- **Written request 1**:
In the discussion of Perry's book, what fault does the second commenter say Perry has in describing both women and men?
- **Written request 2**:
Write the next part of the discussion of Perry's book, picking up after its last sentence.

- **Page**:
============
This is probably the best-written book in the "conservative points in liberal words" genre (a good genre!) Perry is dishing out parental wisdom, almost folk-tales, in modern, politicized language. Avoid wolves on the way to grandma's! Get Rumpelstiltskin's name! Don't build your house out of straw! Perry takes the same tone. Will professors take the bait and become like grandmothers, warning the young (and especially young women) to be cautious in love? I await the results but fear the implementation.

Misha, you nailed my issue with the book. Perry frequently explains why women don't have agency, cordoning it off as you said, and it seems to beg the question of what agency means in this discussion. That being said, I think Perry's fault in describing women is the same she has in describing men. She is not nearly harsh enough!

On men: “They care about youth, and they care about looks, but otherwise they don’t care who they’re ejaculating into, and they certainly don’t care if that person is enjoying themselves. If given the chance, these men will treat their sexual partners as unfeeling orifices…. That is the punter’s view of the matter."
============
- **Raw data**:
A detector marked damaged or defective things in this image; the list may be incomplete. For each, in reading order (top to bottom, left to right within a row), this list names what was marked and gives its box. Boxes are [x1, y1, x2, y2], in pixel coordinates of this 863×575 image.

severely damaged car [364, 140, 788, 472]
============
- **Exercise answer 1**:
She is not nearly harsh enough.

- **Exercise answer 2**:
I think Perry writes like this to avoid scaring her readers. Even within the boundaries of the law this isn't the worst case! Pointing out the "embarrass him in front of his friends" threshold helps, but Perry is far, far off the mark in describing cads. A worse case that I think many people have seen: A guy has sex with a girl on a fling, breaks her heart, then brags about it to everyone they both know, humiliating her in front of everyone. Perry mentions bragging as a vice from prostitution, and uses "Sex in the City" as a fictional example where this bragging goes well for women. Writing out the real-life case of someone whose friendships and trust in the world are irrevocably damaged at seventeen would be a complete change in mood, but this seems *far more relevant* to Perry's target audience. The flip-side is, of course, facing up to that agency. Perry has to avoid writing "Please, for the love of God, make good choices, there are some real monsters out there who will happily accept your worst decisions" in order to get the audience she wants, but that seems like the best interpretation of the book. Mean Girls got to this dynamic, and even managed to point out the girl-on-girl violence that Perry never comes close to.

There's obviously a synthesis here that needs better than me to type out, a beautiful essay on the switch that flips in Catholic parents from "Why would you even want to go to the dance" to "Where are my grandchildren?" I think Jane Austen novels perfectly detail the thrilling and romantic process of discerning cads from chivalrous men. Alas, the culture war cannot be driven by personal discernment and age-old wisdom. Perry cannot spend a whole book saying "We, men and women, collectively and individually, must repair community institutions that we are perversely destroying." This would be ignored for spicier takes that argue from universal principles rather than personal advice. Nevertheless, for people who ignore old advice for modern principles, this is a refreshing way of seeing your grandmother's Thanksgiving interrogations and questions about the good life.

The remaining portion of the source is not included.